During the past few years, there have been dozens of acquisitions and a great deal of cross-border investment activity in Europe in the electricity industry. Fortum has participated in this activity in several ways: by acquiring Länsivoima Oy (220 000 customers); establishing Birka Energi AB (840 000 customers) in Sweden together with the City of Stockholm; by merging Gullspå Kraft AB with Stockholm Energi Ab; and by acquiring Wesertal GmbH in Germany. Furthermore, Fortum itself was established two years ago on the basis of the merger of Finnish energy companies Imatran Voima Oy (IVO) and Neste Oy.
In Finland, the electricity transmission business has been separated from electricity sales for book-keeping reasons, and certain local companies, which previously sold electricity, now focus on distribution. Fortum has combined electricity sales and direct sales of oil into Fortum Energy House Ltd., which provides a wide range of energy products and services to customers of all sizes, everything from companies’ portfolio management to solar electricity for summer cottages.
The role of the electricity exchange has increased rapidly: in 1999, Nord Pool traded 75 TWh of electricity, which accounted for 20 per cent of Nordic consumption. The trade of financial products has also grown rapidly; in 1999 it was 216 TWh, and the volume of OTC (over-the-counter) contracts cleared through Nord Pool was 684 TWh. Prices in the exchange have varied to a great extent; although the trend has been on the decrease. The exchange price is a reference price in the whole electricity business.
In addition to these trends in the energy market, the Internet is another factor that is bringing change. It can be used to provide better customer services and to develop completely new concepts, for example, Muuttaja.com, which has been developed by Fortum. Muuttaja.com is an Internet-based electronic service aimed at consumers who are planning to move house and require different services connected with the move. The market has given a positive response to this service, and in future new potential services can be expected in the form of mobile applications, for instance.

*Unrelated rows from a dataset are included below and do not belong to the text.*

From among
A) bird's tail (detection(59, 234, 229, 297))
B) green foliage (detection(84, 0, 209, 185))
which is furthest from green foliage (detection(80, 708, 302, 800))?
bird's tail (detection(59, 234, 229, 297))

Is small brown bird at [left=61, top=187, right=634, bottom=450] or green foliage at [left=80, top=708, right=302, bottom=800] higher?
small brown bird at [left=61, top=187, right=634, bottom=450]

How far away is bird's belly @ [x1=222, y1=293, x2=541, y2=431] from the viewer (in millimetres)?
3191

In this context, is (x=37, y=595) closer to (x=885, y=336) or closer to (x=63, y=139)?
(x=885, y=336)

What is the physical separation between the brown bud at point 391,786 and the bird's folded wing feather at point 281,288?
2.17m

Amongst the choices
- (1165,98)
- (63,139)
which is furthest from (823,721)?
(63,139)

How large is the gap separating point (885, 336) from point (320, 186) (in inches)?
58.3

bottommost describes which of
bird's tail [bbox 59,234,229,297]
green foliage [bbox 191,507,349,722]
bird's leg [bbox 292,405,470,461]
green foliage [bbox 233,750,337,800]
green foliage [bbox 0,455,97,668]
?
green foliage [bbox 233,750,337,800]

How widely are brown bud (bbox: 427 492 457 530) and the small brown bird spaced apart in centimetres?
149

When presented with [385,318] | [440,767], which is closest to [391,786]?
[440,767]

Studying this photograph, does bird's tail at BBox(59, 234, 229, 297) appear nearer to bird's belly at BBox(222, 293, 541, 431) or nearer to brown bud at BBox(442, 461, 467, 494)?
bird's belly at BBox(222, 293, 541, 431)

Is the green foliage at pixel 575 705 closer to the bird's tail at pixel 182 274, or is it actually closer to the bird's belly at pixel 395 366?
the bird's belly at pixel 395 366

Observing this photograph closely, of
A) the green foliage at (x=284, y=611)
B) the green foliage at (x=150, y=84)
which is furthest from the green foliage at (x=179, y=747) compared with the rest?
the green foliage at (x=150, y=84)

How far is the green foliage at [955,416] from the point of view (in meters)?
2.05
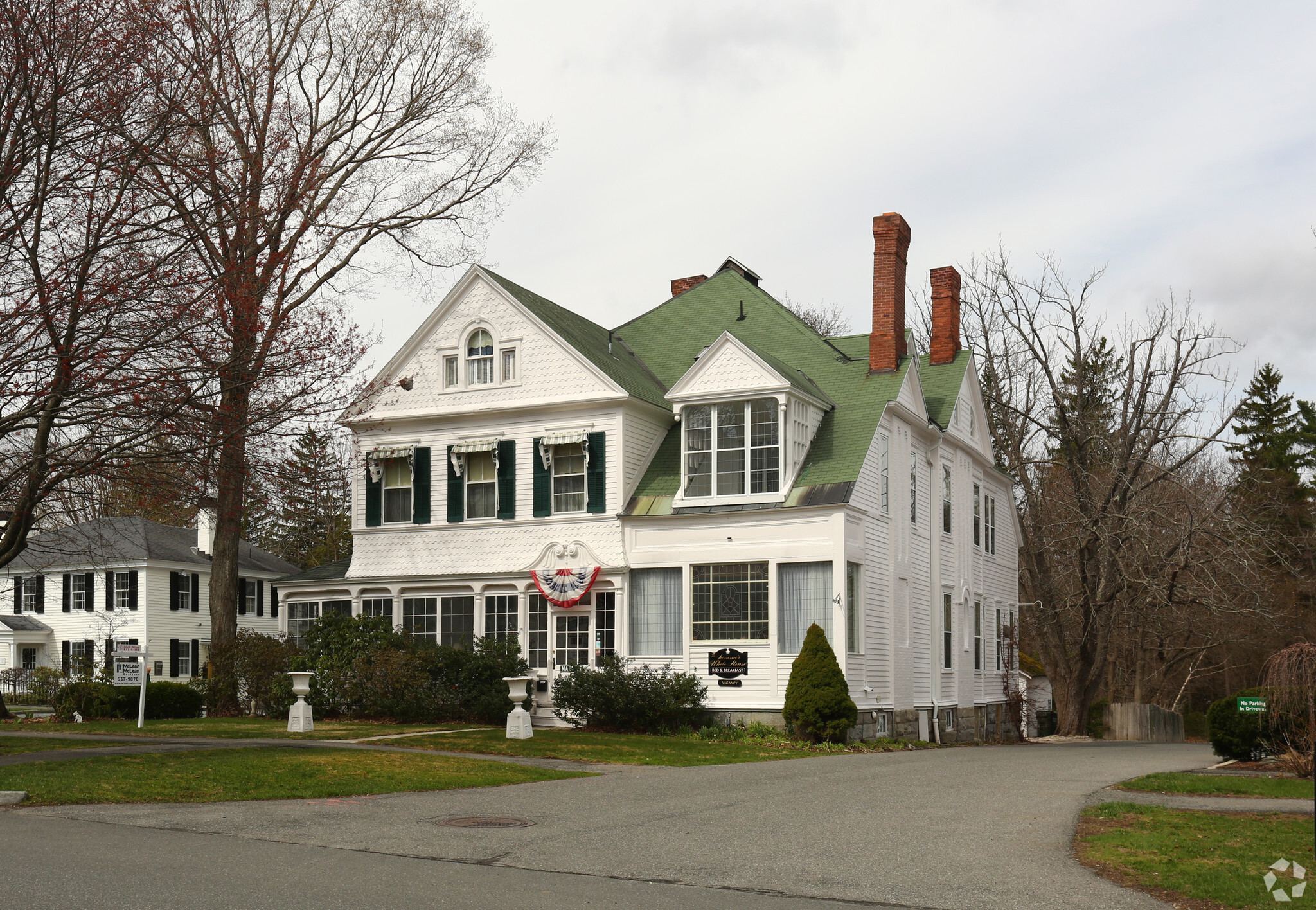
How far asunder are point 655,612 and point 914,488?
742cm

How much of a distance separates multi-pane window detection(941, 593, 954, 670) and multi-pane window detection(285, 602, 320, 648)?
15.3 meters

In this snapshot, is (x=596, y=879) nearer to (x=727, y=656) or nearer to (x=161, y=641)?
(x=727, y=656)

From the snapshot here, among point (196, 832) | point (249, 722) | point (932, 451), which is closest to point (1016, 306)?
point (932, 451)

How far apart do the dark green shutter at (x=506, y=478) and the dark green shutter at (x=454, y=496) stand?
100 centimetres

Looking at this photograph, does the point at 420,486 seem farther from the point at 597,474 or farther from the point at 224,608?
the point at 224,608

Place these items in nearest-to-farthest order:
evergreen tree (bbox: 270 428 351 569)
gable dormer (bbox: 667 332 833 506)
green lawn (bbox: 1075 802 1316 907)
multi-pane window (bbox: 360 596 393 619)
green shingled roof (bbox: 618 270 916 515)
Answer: green lawn (bbox: 1075 802 1316 907) → gable dormer (bbox: 667 332 833 506) → green shingled roof (bbox: 618 270 916 515) → multi-pane window (bbox: 360 596 393 619) → evergreen tree (bbox: 270 428 351 569)

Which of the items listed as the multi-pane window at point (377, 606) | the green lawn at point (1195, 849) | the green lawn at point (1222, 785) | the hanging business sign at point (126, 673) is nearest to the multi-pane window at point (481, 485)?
the multi-pane window at point (377, 606)

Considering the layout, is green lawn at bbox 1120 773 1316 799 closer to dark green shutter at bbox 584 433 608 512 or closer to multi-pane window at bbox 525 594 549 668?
dark green shutter at bbox 584 433 608 512

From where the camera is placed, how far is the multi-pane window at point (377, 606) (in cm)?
2883

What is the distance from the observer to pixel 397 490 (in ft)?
96.7

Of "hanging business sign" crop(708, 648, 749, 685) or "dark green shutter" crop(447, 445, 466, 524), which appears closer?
"hanging business sign" crop(708, 648, 749, 685)

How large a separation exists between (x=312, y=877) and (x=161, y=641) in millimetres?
43690

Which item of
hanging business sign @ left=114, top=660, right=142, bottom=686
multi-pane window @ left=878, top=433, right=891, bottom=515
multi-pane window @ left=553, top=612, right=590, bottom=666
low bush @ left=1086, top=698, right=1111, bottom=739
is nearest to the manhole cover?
multi-pane window @ left=553, top=612, right=590, bottom=666

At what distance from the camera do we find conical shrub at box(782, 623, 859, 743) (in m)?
23.0
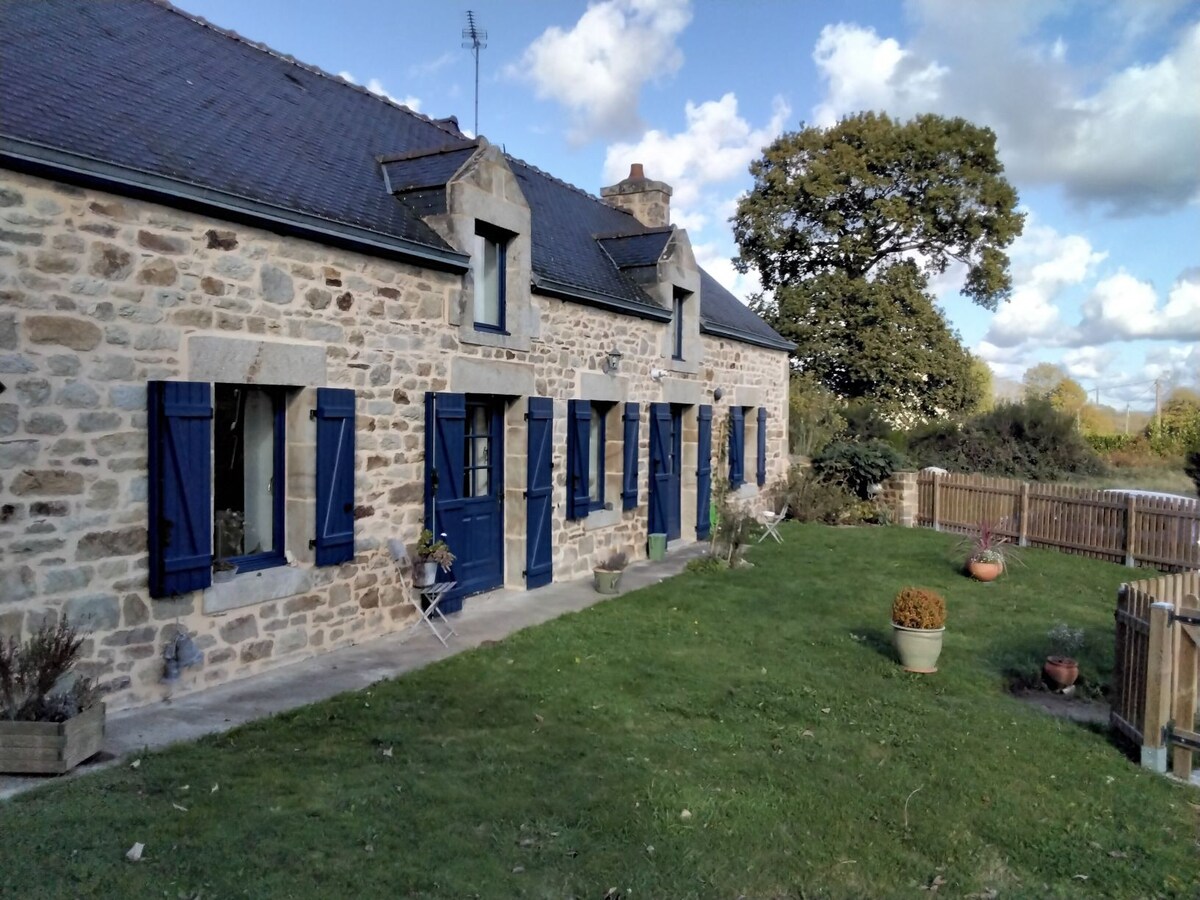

Environmental issues have also changed and will continue to change the industry. For a long time, Finland has been one of the leading countries in the world in the use of combined heat and power generation and biomass: 50 per cent of the homes in Finland use district heat, and biomass accounts for about 13 per cent of Finnish electricity generation. Fortum produces 20 per cent of the heat in Finland and five per cent of the electricity generated with biomass.
The Finnish energy sector is highly modern. It is open, pro-environmental and technologically advanced. It is a good environment for a competitive energy company and for the POWER-GEN Europe conference. I believe that our expertise can be used in the international markets as well.